Source: Packaged Facts, Dinner Trends in U.S. Foodservice, November 2010 Report
Schlotzsky’s, another fast-casual concept, took a daring approach during the recession. “When everyone else zigged, we zagged,” says company president Kelly Roddy. He saw how other operators cut costs by cutting portion sizes and lowering food quality. Knowing that customers trading down from casual dining were still discriminating about where to go, the chain decided to spend some money to rebrand itself.
“Our goal was not to cut prices, but add value. So we worked on how we could give a better experience. We added table service in the restaurants,” he says.
In doing so, the units are starting to look a little more like casual dining. The new prototype has new packaging, an updated color scheme, cushioned seating, and shares cobranded space with sister company Cinnabon. Existing stores started the makeover in mid-2010 with expected completion by the end of 2011. The company has managed to maintain positive comparable/same-store sales throughout the recession.
“Our average restaurant that has been doing this full-blown has seen a 28 percent sales increase, on average,” Roddy says.
The stores also offer free Internet access. “Customers are coming in in the afternoon for the snack daypart to spend time and have a Cinnabon and coffee and work on their laptop. That’s part of our reimage,” Roddy says.
But quick-serve and fast-casual restaurants shouldn’t get too confident in their problem-solving successes, because consumers are fickle, as the recession has taught. They may be just as happy eating somewhere previously unthought of. Look at food trucks, and don’t forget about the expanding prepared food sections of grocery stores—with seating areas.
The dark horse galloping in to compete is convenience stores that are hungry for profits to replace declining fuel and cigarette sales.
With the expected rise in electric cars, vehicles with better gas mileage, and individuals who got used to cutting back on travel at the peak of the fuel-price crisis of 2008, gas is not the business it once was at c-stores. Plus, “motor fuel has a low margin,” says Jeff Lenard, vice president of communications for the National Association of Convenience Stores (nacs) in Alexandria, Virginia. “You try to find ways to encourage customers to come into the store. Food is the perfect way to do that. Foodservice done well has a robust margin.”

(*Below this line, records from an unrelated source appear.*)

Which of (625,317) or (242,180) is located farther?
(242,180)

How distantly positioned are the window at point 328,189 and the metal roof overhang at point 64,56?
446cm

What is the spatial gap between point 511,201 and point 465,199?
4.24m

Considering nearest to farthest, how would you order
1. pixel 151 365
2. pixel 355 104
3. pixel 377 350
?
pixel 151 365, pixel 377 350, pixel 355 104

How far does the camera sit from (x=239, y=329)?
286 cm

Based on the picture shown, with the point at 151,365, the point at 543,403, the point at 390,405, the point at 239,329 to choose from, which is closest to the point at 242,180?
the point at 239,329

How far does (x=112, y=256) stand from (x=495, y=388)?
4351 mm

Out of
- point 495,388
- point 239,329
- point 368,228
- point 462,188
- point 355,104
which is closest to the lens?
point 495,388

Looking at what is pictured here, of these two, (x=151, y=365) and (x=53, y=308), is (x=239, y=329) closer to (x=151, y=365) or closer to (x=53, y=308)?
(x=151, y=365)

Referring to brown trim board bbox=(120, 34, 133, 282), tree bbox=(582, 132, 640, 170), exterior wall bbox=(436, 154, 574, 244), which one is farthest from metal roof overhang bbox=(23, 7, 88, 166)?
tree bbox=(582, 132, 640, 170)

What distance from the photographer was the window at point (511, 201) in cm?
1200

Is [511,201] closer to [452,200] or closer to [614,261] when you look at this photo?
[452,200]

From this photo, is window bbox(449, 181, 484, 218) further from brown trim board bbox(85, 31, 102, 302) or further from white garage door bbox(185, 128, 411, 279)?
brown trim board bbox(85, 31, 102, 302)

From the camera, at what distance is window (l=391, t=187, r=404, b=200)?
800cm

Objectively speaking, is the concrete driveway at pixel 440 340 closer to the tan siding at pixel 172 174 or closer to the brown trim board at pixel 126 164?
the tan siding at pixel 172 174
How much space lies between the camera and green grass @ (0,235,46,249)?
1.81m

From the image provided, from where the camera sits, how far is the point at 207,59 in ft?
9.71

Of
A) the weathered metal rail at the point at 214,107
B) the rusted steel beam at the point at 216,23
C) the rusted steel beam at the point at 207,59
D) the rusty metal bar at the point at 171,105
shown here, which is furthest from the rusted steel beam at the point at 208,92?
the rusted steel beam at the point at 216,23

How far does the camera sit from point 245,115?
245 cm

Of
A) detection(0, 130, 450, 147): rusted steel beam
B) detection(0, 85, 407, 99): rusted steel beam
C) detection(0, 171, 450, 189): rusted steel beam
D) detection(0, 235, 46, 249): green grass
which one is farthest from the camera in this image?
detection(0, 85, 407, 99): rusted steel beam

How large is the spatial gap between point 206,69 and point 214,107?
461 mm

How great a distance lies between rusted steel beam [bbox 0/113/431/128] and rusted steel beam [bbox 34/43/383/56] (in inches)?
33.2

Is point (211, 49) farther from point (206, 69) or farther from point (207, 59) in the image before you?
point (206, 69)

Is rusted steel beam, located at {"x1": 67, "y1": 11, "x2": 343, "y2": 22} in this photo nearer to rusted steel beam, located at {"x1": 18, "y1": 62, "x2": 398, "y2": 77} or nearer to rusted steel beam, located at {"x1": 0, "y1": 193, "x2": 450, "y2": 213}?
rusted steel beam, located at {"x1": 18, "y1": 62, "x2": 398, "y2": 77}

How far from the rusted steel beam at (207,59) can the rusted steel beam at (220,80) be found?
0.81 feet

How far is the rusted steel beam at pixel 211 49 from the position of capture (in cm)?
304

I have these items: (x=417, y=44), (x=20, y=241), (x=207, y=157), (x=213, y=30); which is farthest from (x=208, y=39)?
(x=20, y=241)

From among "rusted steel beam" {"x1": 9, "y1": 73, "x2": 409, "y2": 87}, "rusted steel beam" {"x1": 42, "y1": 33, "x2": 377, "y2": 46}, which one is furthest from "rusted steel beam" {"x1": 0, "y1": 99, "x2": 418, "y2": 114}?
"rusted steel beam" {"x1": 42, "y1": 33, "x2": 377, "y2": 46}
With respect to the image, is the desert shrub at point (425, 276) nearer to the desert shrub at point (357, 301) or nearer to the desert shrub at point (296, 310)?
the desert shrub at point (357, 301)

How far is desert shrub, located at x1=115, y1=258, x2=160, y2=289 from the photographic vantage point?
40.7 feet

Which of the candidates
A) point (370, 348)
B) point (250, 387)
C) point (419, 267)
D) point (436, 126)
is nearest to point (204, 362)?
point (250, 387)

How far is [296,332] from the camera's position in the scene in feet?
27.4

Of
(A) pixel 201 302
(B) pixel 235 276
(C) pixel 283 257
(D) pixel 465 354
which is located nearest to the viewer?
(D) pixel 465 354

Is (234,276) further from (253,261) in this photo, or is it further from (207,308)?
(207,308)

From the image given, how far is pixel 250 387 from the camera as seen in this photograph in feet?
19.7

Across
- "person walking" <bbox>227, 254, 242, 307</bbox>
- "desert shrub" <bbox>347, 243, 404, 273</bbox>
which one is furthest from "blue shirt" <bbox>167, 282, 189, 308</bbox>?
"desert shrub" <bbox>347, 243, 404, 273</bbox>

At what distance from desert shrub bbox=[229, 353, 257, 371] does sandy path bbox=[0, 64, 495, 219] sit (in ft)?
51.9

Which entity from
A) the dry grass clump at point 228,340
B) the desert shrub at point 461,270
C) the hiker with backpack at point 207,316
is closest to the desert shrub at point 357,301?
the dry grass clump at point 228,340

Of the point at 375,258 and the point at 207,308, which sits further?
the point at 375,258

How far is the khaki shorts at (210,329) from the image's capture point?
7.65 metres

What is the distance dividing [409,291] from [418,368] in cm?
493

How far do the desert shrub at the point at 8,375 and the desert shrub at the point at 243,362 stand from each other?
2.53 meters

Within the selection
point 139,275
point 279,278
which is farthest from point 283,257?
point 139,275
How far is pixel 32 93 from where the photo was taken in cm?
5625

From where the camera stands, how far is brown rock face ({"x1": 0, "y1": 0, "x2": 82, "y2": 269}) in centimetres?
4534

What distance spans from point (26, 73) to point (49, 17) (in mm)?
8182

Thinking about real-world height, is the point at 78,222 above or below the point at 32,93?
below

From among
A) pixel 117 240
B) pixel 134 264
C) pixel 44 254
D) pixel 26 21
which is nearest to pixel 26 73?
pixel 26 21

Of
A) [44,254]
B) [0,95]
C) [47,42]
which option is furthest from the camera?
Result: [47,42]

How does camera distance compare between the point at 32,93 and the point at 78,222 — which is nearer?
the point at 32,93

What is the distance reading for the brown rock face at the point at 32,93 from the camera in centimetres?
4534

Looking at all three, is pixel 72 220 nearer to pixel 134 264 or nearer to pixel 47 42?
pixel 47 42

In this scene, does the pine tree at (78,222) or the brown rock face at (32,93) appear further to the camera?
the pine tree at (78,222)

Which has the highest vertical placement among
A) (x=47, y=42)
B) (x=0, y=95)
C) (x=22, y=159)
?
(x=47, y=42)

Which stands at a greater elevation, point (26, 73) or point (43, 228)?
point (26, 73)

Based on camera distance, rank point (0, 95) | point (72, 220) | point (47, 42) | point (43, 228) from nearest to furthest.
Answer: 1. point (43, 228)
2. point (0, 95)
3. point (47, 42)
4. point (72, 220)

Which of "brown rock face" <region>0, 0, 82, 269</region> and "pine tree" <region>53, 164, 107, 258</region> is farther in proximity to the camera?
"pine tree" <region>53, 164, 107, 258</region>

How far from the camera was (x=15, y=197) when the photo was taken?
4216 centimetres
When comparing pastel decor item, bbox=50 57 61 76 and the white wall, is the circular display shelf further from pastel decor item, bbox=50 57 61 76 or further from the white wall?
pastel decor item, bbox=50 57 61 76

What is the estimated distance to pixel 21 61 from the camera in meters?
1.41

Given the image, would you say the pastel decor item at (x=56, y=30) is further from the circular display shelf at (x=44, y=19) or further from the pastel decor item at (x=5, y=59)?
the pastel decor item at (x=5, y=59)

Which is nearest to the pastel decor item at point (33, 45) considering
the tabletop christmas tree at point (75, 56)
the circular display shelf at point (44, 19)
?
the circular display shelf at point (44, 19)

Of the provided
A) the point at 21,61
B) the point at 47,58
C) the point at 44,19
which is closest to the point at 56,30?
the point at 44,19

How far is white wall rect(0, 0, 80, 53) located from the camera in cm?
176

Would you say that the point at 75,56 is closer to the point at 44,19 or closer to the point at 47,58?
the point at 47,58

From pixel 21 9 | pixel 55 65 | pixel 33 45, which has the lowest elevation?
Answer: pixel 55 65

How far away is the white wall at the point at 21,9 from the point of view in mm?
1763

In-store sales at c-stores increased 4.9 percent in 2009 when overall retail sales dropped 7 percent, according to NACS data. Lenard attributes the growth to the increase in fresh-prepared food many stores are offering.
Some c-stores are even beginning to add seating areas. Others are running television commercials, encouraging consumers short on time to stop in and pick up a meal.
But c-stores aren’t top of mind when consumers think of getting something to eat. “No marketing campaign will change that perception. What will change the perception is customer experience,” Lenard says.